August 16, 2022 - 11:52am

“Water levels” was a byword for boredom during my childhood in Germany. They were read out on the radio after the news in an endless litany of place names and numbers. “That’s about as interesting as water levels,” people would say when they had to endure something exceedingly dull.

These days, water levels in Germany are anything but boring. The extreme and prolonged heat is drying out the country’s rivers fast, disrupting the transport of everything from coal and fuel to grain and paper. Industry captains wait with bated breath to hear if water levels remain high enough for shipping routes to stay navigable.

The River Rhine is particularly vulnerable as Germany’s commercial artery. It connects Europe’s key ports such as Rotterdam with industry, and ultimately consumers. Over 80 per cent of Germany’s domestic shipping happens on the Rhine.

All eyes are on Kaub, a critical point on the Rhine near Frankfurt often used as an indicator for whether the waterway remains navigable for freight ships. According to the Federal Institute for Hydrology, shallow draught vessels are still able to pass at a level of 35-30cm, but if it drops below 30cm, “shipping on the Rhine will stop”. Reported levels on Monday were 32cm.

Companies like Reederei Deymann, whose barges carry coal, grain and diesel, are already feeling the squeeze as the water levels only allow it to partially load the ships. Some are currently only at 20 per cent capacity. Deymann’s Managing director Hendrik Stöhr told Spiegel magazine that “only the old hands” among his skippers dare navigate the shallow waters. “We look at the next few weeks with great concern.”

There is huge frustration in the industry with the lack of political will to do something about this recurring crisis. The last drought in 2018, which saw record lows in water levels on the Rhine, caused a recession of 1.5 per cent in German industrial production. Thyssen-Krupp, which produces steel in Duisburg and needs coal and iron ore shipped to it on the Rhine, made losses in the hundreds of millions.

“We have been asking for the critical points to be deepened for over 20 years,” an industry representative told Spiegel. But a spokesman of the parliamentary Green Party argued that such demands reflect “short-term thinking” and that any deepening of the Rhine needs to be “limited to an absolute minimum”. Wary of such criticism from green activists and politicians, the government has shown little enthusiasm to develop the Rhine and other waterways.
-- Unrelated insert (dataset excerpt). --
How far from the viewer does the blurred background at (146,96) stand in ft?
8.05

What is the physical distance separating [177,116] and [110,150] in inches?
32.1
But with this outlook, Germany’s Greens are entirely at odds with the EU’s plan to slash carbon emissions by “increasing transport by inland waterways and short sea shipping by 25% by 2030, and by 50% by 2050”. Something will have to give. If we want to future-proof comparatively green modes of transport, then the infrastructure for them will need to be expanded.

The war in Ukraine, increasing conflict with China, supply chain problems and other issues have highlighted the vulnerability of a German economic model that had once seemed invincible. It will take investment and a major rethink. There couldn’t be a more iconic place to start rebuilding German industrial strength than the Rhine.


Katja Hoyer is a German-British historian and writer. She is the author, most recently, of Beyond the Wall: East Germany, 1949-1990.